▶ [WHAT IS EXPECTED]
Below are some entries; state how many of their lines include the word "Reply" and give no more than that number.

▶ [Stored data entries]

============================================================

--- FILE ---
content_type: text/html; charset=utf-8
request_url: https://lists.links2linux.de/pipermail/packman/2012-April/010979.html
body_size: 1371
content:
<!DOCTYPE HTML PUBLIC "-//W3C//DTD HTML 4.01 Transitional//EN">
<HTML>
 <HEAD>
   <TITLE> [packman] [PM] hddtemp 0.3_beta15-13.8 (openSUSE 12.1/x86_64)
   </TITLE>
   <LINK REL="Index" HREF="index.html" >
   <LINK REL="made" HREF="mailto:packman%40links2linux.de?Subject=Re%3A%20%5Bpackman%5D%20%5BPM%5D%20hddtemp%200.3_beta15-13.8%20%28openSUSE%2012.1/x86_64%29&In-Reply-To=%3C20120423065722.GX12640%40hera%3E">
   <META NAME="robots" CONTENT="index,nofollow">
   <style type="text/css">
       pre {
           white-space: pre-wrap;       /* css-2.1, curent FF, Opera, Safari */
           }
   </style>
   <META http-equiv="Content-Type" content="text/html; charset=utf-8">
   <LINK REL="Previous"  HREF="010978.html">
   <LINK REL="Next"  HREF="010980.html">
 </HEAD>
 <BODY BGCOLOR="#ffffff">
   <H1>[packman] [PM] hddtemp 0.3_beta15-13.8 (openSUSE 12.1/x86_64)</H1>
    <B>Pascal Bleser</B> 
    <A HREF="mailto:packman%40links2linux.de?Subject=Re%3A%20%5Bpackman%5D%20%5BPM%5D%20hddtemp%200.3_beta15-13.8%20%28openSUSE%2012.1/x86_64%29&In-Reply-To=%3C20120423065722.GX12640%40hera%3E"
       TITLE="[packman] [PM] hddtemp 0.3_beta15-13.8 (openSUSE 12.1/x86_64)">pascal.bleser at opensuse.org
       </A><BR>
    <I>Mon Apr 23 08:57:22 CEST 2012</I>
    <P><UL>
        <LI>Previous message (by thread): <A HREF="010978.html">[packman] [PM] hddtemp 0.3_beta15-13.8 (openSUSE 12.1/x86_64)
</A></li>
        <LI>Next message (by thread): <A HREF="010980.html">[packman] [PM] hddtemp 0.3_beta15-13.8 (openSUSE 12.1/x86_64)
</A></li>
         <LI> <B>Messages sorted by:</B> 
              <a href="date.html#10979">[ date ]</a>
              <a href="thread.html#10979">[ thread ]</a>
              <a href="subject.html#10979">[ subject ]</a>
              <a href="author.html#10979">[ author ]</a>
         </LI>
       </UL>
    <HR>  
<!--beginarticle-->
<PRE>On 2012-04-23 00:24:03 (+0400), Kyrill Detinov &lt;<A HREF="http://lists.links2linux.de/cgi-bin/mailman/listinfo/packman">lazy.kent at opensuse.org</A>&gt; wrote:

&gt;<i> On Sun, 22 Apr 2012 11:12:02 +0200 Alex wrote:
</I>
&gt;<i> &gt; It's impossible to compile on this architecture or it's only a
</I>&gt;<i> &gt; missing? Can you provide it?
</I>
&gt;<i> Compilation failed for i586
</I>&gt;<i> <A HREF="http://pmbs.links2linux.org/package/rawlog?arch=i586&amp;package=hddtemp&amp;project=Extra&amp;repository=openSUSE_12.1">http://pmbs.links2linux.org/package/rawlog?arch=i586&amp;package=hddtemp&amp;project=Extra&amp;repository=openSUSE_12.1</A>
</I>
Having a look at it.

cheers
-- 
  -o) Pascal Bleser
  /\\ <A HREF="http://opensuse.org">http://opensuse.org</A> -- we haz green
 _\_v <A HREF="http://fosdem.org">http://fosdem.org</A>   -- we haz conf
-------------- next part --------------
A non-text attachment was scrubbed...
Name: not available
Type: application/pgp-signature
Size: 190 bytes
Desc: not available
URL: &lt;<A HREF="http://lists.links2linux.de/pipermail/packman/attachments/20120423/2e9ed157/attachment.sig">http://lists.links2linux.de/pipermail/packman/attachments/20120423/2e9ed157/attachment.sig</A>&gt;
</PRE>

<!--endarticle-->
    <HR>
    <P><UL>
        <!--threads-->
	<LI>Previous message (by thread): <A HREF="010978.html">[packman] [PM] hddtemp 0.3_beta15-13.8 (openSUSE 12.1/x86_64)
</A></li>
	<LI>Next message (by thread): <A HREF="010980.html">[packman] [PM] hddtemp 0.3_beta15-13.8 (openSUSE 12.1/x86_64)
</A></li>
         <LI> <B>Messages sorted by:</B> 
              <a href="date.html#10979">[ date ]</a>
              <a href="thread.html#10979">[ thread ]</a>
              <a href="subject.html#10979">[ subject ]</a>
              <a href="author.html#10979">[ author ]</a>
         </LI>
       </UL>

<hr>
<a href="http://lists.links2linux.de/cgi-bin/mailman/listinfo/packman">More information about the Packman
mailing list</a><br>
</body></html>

============================================================

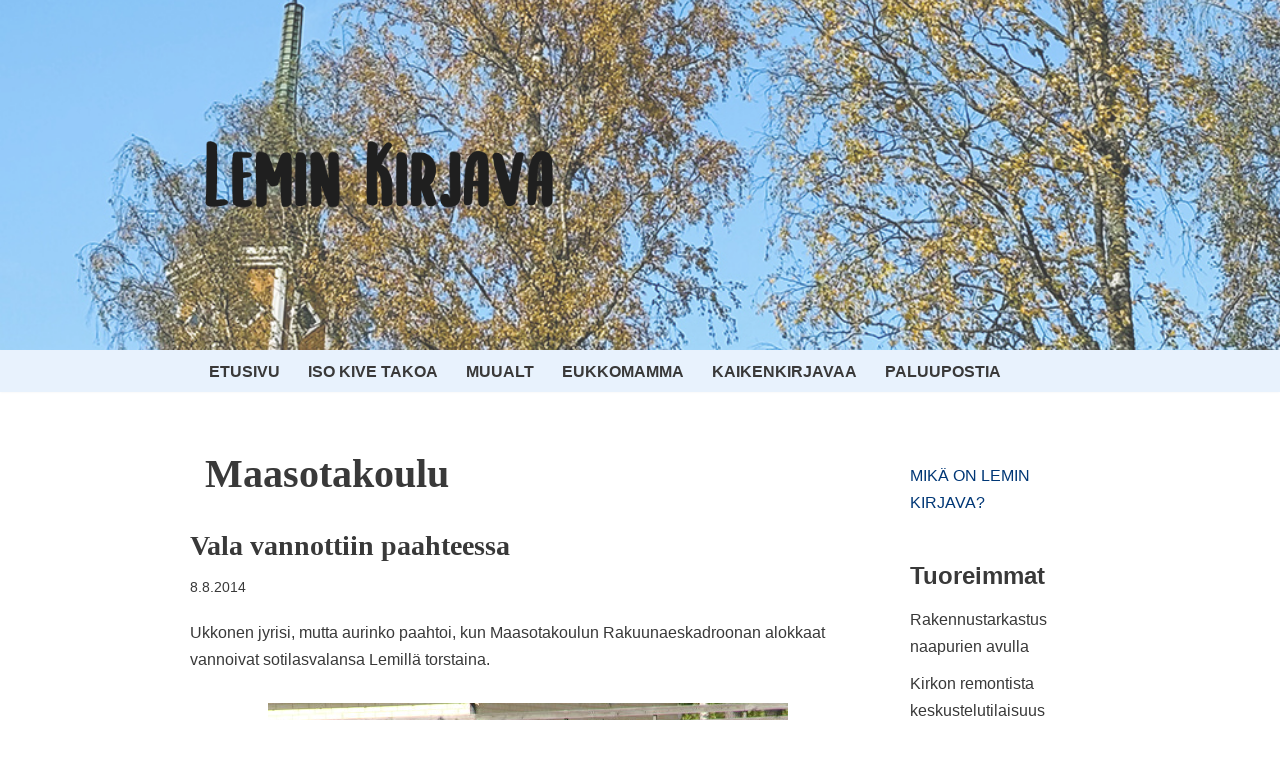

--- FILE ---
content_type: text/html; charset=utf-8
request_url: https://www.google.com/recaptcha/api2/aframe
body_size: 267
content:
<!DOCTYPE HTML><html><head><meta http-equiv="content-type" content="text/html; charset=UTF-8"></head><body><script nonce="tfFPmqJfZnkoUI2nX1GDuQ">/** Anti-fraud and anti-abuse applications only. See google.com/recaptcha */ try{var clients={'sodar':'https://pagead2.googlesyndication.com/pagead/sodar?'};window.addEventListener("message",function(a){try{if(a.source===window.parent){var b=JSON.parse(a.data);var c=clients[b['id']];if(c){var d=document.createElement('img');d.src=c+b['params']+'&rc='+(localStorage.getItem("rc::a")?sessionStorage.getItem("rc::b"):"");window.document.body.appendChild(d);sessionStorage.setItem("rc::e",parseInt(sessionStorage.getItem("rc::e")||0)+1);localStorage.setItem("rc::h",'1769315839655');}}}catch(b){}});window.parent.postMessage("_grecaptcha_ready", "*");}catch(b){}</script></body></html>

============================================================

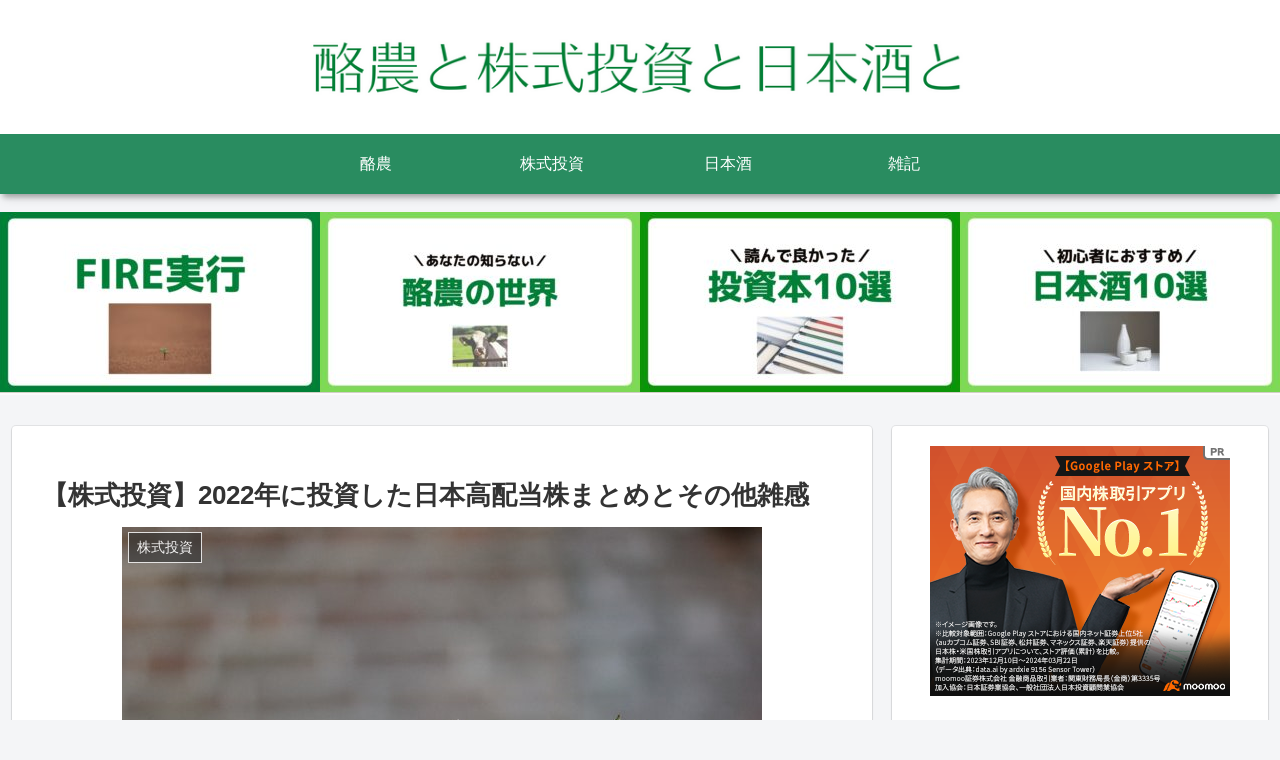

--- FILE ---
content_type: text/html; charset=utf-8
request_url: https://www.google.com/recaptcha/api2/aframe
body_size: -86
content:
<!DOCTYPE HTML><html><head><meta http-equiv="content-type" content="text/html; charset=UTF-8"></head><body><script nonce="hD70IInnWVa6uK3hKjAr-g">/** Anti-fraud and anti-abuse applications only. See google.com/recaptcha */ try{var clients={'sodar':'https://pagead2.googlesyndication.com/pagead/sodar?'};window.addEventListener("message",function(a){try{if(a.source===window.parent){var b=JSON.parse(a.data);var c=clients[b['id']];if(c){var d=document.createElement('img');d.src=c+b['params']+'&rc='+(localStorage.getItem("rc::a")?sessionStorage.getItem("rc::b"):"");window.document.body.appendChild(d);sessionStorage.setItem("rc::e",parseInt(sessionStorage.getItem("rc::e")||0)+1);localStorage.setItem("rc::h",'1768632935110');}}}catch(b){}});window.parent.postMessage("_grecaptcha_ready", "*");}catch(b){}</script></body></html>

============================================================

▶ [FINAL ANSWER]
2